The think tank, inspired behind-the-scenes by founder Sheik Zaki Yamani, Saudi Arabia's former petroleum minister, said optimism over Asian spending hadn't lasted as long as initially anticipated and oil exporters' attention had turned again to troubled Western economies, where oil demand was failing to pick up because of poor economic recovery since the 2008 downturn and subsequent events.
"A month ago the oil market was in bullish mood, focused on economic recovery and rising Asian oil demand," CGES said in its Monthly Oil Report compendium of analysis and forecasts.
On the New York Mercantile Exchange, June delivery crude oil prices tumbled overnight, falling to less than $68 per barrel -- off 21 percent from its high of the year -- with the bellwether commodity undermined by a weak euro, which fell to $1.2225 from Monday's $1.238.
"In the space of just four weeks, sentiment has reversed and the market now seems fixated on the risks of a double-dip recession," CGES said in the report, released before Tuesday's oil market trend.
A double-dip recession is defined by economists as a scenario in which the gross domestic product growth slides back to negative after a quarter or two of positive growth, leading to another recession.
Chief causes for a double-dip recession -- poor demand for goods and services, layoffs and spending cutbacks -- are all in evidence worldwide, analysts said.
Citing the latest price falls, the center said, "Both the global economy and the long-term health of the market for oil would benefit from a period of more modest oil prices."
CGES noted: "Although China continues to lead Asian countries along a path of strong growth, questions are beginning to be raised as to whether this is sustainable in the absence of a recovery in the region's main export markets in Europe and North America.

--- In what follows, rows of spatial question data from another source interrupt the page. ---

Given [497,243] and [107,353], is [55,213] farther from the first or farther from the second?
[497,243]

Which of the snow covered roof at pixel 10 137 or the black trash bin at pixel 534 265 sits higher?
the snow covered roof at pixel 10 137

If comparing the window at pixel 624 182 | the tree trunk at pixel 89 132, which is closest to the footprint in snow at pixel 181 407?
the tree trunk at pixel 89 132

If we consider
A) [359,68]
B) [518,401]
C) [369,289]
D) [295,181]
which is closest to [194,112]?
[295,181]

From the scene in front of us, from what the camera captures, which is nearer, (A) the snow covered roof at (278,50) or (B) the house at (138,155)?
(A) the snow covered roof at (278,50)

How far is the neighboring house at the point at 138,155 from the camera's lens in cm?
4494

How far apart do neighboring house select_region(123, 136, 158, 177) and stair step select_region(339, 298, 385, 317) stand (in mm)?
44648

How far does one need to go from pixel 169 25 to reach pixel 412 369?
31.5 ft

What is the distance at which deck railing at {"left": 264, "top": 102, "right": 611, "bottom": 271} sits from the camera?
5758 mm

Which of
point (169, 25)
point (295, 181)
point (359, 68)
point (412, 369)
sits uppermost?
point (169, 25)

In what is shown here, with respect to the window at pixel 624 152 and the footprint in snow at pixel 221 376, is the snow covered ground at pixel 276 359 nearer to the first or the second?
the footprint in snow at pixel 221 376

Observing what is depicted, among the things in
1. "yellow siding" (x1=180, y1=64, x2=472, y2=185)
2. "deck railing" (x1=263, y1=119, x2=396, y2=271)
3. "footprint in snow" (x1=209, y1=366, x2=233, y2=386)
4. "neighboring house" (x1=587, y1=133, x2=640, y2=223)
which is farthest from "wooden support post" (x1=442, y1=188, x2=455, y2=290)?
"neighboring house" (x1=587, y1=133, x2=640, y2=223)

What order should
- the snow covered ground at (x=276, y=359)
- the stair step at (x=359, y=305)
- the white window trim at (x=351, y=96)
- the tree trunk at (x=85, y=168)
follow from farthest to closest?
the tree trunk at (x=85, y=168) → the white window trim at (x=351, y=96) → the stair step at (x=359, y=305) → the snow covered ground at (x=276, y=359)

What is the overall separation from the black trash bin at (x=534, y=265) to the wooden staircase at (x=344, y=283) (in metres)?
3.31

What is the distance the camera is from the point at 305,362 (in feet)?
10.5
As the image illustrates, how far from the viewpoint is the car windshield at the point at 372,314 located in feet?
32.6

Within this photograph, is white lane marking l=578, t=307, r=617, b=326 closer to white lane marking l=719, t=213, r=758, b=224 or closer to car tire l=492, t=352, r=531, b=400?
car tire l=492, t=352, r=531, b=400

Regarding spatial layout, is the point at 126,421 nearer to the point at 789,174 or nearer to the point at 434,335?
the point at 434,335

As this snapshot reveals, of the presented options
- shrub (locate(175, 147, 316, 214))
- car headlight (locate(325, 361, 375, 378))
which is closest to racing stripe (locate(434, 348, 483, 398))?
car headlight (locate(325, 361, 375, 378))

"Consumers on both sides of the Atlantic remain cautious. Disappointing employment figures from the U.S. and fears of sweeping public-sector job losses in Europe have boosted savings rates and hit retail sales."
At present, China's economic growth, and with it the country's demand for commodities, including oil, is being driven by government stimulus, CGES said.
While the Chinese government can certainly afford to continue pumping money into the economy, some high-profile hedge funds are beginning to position themselves to profit from a slump in Chinese growth.
"A slowdown in the rate of Chinese economic growth would remove at a stroke the single largest support of oil demand," said the center.